(EXERCISE TEXT)
——
We acknowledge some limitations to the present pilot study. First, the relatively small number of enrolled newborns with a different origin of respiratory distress and a variable postnatal age led to a wide distribution of the experimental points. A larger dataset with more homogeneous patients may obviate this problem. Second, the study was conducted on a single ultrasound machine by operators working in the same neonatal intensive care unit. Extending the study to a multicenter collaboration may strengthen our results.

In conclusion, our data show that visual assessment and the gray scale analysis correlate with the respiratory status in a population of sick neonates. These novel techniques offer a non-invasive, radiation-free approach to monitoring neonatal lung disease.

Appendix

Given a gray-scale image quantized with L gray levels, the gray-level co-occurrence distribution for a given offset among pixel pairs, is given by:

$$P_{ij}=\frac{N_{ij}}{{\sum }_{i,j=1}^L{N}_{ij}},$$

where i and j are two gray-levels, L is the number of gray-levels, and N_ij is the number of pixels displaced by the given offset whose gray-levels are respectively i and j.
——
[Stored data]
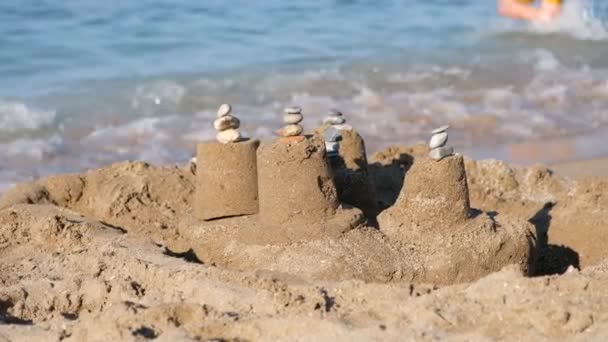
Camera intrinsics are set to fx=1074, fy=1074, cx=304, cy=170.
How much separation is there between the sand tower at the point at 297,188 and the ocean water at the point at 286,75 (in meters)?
3.90

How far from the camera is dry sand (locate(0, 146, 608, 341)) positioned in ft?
12.1

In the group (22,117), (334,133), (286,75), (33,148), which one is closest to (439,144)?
(334,133)

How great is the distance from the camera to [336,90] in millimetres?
10984

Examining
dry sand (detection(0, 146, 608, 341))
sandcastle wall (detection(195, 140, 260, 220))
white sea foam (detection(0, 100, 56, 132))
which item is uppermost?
sandcastle wall (detection(195, 140, 260, 220))

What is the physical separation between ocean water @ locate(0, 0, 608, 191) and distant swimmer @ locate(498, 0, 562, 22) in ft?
0.56

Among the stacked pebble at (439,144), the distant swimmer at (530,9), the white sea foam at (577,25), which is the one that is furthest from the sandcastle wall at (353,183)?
the distant swimmer at (530,9)

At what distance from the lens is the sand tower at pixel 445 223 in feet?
14.5

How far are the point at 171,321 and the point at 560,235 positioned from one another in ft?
7.54

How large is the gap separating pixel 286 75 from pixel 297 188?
7.28 meters

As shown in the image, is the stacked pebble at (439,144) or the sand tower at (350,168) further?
the sand tower at (350,168)

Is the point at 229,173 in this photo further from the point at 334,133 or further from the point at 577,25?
the point at 577,25

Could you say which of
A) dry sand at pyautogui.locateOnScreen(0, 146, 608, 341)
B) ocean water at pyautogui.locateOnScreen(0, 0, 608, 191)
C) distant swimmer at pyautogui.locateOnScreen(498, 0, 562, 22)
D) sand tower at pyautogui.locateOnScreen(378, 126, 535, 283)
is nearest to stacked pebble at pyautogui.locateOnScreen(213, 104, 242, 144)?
dry sand at pyautogui.locateOnScreen(0, 146, 608, 341)

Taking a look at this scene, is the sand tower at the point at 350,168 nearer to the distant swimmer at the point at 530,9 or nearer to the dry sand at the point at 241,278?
the dry sand at the point at 241,278

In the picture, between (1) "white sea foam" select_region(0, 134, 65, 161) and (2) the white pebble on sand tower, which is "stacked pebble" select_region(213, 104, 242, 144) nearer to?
Result: (2) the white pebble on sand tower
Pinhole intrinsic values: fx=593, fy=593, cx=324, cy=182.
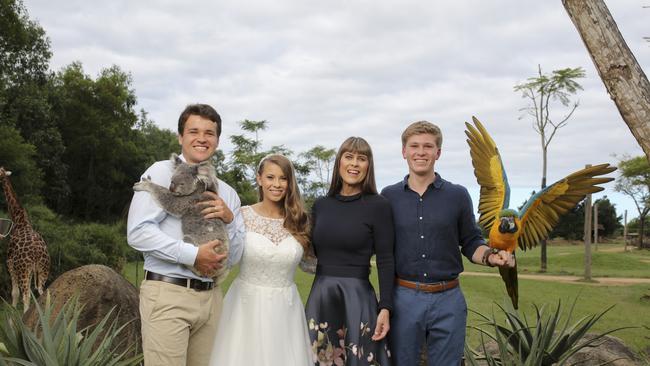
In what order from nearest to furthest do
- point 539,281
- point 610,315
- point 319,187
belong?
1. point 610,315
2. point 539,281
3. point 319,187

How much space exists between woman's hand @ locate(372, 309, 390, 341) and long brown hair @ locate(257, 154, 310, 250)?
70 centimetres

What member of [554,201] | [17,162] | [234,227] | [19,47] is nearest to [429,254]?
[554,201]

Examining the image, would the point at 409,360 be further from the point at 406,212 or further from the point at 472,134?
the point at 472,134

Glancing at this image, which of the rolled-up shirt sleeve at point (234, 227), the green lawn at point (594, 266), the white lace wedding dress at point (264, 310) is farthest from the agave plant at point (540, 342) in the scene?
the green lawn at point (594, 266)

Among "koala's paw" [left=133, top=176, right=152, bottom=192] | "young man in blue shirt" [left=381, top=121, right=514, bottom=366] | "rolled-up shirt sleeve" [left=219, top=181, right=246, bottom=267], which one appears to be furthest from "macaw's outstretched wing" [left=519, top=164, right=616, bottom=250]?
"koala's paw" [left=133, top=176, right=152, bottom=192]

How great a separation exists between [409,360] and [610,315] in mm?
9938

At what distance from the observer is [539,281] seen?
16.8 metres

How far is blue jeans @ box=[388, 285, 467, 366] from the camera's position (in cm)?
374

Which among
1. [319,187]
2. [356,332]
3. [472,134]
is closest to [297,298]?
[356,332]

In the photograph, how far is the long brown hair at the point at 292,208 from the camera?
13.1 ft

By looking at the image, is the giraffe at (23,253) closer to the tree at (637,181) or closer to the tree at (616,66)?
the tree at (616,66)

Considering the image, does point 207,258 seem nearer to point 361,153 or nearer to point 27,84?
point 361,153

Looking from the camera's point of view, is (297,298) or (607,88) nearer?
(297,298)

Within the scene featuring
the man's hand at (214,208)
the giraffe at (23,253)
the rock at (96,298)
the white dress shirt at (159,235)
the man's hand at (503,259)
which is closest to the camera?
the white dress shirt at (159,235)
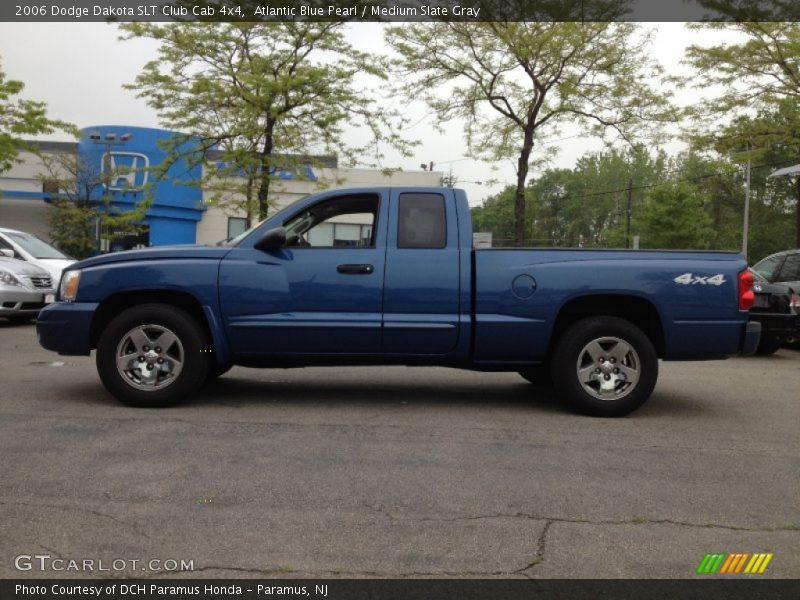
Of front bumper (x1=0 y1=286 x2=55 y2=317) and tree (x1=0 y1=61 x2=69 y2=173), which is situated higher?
tree (x1=0 y1=61 x2=69 y2=173)

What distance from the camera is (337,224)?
7.13 m

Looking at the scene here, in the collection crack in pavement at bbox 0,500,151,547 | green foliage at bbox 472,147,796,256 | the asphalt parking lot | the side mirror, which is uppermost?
green foliage at bbox 472,147,796,256

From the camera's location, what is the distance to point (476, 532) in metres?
3.87

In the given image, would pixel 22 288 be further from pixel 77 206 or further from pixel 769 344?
pixel 77 206

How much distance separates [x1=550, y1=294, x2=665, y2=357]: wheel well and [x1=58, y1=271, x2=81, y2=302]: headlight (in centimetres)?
407

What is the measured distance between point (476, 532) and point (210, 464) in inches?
75.3

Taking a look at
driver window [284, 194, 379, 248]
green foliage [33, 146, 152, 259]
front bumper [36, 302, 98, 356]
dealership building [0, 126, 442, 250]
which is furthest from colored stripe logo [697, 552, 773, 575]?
green foliage [33, 146, 152, 259]

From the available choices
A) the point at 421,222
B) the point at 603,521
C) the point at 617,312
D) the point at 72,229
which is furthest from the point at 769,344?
the point at 72,229

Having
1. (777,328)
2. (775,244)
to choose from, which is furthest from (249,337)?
(775,244)

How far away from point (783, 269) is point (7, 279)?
13.3 m

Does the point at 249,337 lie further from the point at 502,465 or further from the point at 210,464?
the point at 502,465

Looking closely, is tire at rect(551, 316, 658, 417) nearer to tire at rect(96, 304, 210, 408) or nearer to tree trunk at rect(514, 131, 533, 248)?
tire at rect(96, 304, 210, 408)

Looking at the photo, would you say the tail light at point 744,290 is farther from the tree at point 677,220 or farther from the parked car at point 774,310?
the tree at point 677,220

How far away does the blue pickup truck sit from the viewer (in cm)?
666
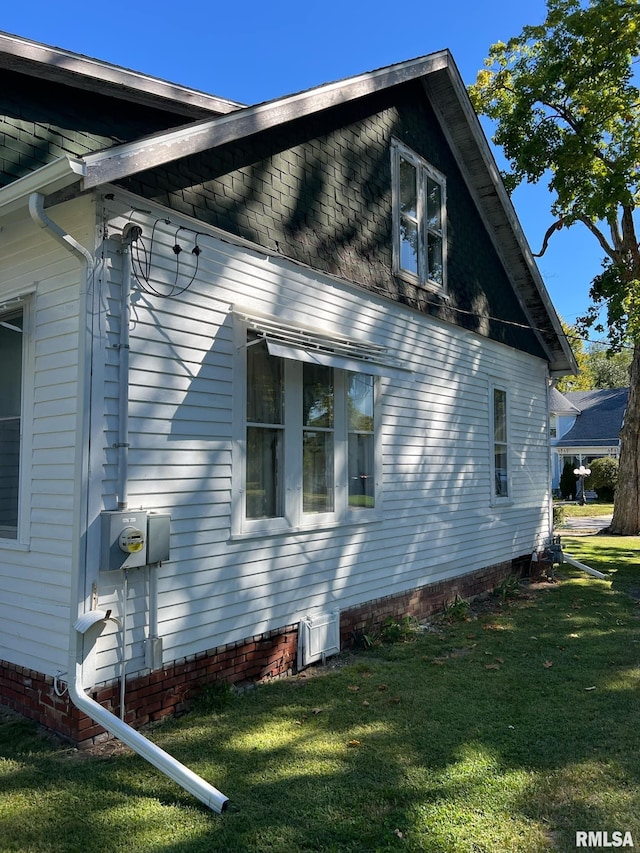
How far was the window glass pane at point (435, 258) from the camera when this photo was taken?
868 centimetres

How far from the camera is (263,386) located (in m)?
5.71

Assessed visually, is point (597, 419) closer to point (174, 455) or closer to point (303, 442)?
point (303, 442)

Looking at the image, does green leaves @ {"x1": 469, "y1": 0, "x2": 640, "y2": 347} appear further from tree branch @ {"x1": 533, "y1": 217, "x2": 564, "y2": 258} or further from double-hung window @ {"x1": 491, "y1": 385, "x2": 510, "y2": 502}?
double-hung window @ {"x1": 491, "y1": 385, "x2": 510, "y2": 502}

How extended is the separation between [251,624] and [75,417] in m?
2.30

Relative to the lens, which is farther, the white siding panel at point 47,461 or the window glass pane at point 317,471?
the window glass pane at point 317,471

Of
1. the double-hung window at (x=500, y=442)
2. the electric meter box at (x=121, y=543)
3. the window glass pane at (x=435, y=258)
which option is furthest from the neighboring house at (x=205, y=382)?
the double-hung window at (x=500, y=442)

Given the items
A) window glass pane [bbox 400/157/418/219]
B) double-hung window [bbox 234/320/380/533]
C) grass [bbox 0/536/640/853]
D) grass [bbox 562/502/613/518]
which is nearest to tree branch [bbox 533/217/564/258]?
window glass pane [bbox 400/157/418/219]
——
(WORK INSTRUCTION A)
In the neonatal ultrasound text, what two methods are said to correlate with the respiratory status of sick neonates?
(WORK INSTRUCTION B)
Print the neonatal ultrasound text from "In conclusion, our" to "respectively i and j.".

(TASK RESULT A)
Visual assessment and gray scale analysis.

(TASK RESULT B)
In conclusion, our data show that visual assessment and the gray scale analysis correlate with the respiratory status in a population of sick neonates. These novel techniques offer a non-invasive, radiation-free approach to monitoring neonatal lung disease.

Appendix

Given a gray-scale image quantized with L gray levels, the gray-level co-occurrence distribution for a given offset among pixel pairs, is given by:

$$P_{ij}=\frac{N_{ij}}{{\sum }_{i,j=1}^L{N}_{ij}},$$

where i and j are two gray-levels, L is the number of gray-levels, and N_ij is the number of pixels displaced by the given offset whose gray-levels are respectively i and j.